Simultaneous contact allergies to Disperse Orange 1, 4-nitroaniline and p-aminodiphenylamine (PADPA), as well as to other disperse azo dyes and to p-phenylenediamine (PPD), have been reported. Cross-reactivity is one of the possible explanations for simultaneous reactions between PPD and disperse azo dyes. Some metabolites from the azo reduction of these disperse azo dyes could be sensitizers, as human skin bacteria produce azo reductases.

Objectives

To investigate the sensitizing capacity of Disperse Orange 1, PADPA and 4-nitroaniline, and the cross-reactivity between these substances and Disperse Yellow 3, its potential metabolites from azo reduction (4-aminoacetanilide and 2-amino-p-cresol), and PPD.

Method

The guinea-pig maximization test was used.

Results

It was found that both Disperse Orange 1 and PADPA are strong sensitizers and cross-react with each other.

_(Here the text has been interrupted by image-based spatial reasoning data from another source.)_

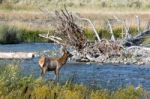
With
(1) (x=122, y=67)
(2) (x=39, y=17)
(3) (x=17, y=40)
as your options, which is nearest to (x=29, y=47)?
(3) (x=17, y=40)

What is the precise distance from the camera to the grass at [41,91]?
9.73 m

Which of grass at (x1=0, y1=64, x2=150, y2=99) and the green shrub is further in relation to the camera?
the green shrub

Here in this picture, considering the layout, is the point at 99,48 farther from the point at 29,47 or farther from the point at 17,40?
the point at 17,40

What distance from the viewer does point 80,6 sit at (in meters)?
60.2

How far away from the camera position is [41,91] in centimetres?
984

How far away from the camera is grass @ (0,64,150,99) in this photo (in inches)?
383

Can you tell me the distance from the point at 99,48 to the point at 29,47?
732cm

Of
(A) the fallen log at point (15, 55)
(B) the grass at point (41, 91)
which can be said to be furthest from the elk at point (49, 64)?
(A) the fallen log at point (15, 55)

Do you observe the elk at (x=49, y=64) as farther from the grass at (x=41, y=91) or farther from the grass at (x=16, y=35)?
the grass at (x=16, y=35)

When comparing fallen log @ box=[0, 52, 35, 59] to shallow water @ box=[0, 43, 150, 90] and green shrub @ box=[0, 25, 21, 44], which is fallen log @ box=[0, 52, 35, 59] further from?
green shrub @ box=[0, 25, 21, 44]

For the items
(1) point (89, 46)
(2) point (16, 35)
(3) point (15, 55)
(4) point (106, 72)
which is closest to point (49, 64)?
(4) point (106, 72)

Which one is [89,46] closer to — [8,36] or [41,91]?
[8,36]

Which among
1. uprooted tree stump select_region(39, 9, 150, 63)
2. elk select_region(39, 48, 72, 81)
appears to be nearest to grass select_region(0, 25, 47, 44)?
uprooted tree stump select_region(39, 9, 150, 63)

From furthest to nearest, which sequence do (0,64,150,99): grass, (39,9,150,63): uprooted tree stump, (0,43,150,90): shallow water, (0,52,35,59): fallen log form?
(0,52,35,59): fallen log → (39,9,150,63): uprooted tree stump → (0,43,150,90): shallow water → (0,64,150,99): grass
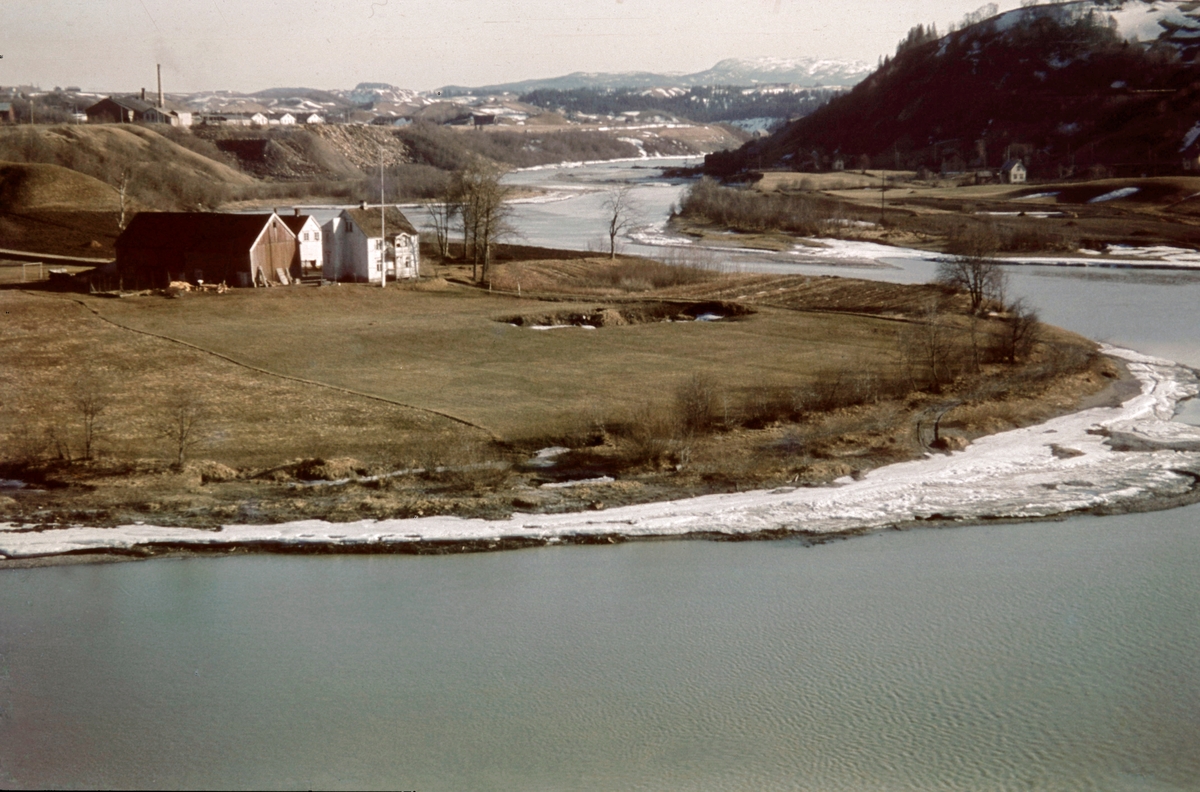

We were unable to sensitize guinea-pigs with 4-nitroaniline tested in equimolar concentrations to Disperse Orange 1.

Conclusions

The results indicate that patients sensitized primarily to Disperse Orange 1 will also react to PADPA, which can be found mainly in hair dyes. PPD, 4-nitroaniline, 4-aminoacetanilide, 2-amino-p-cresol and Disperse Yellow 3 did not show any cross-reactivity with Disperse Orange 1 or PADPA.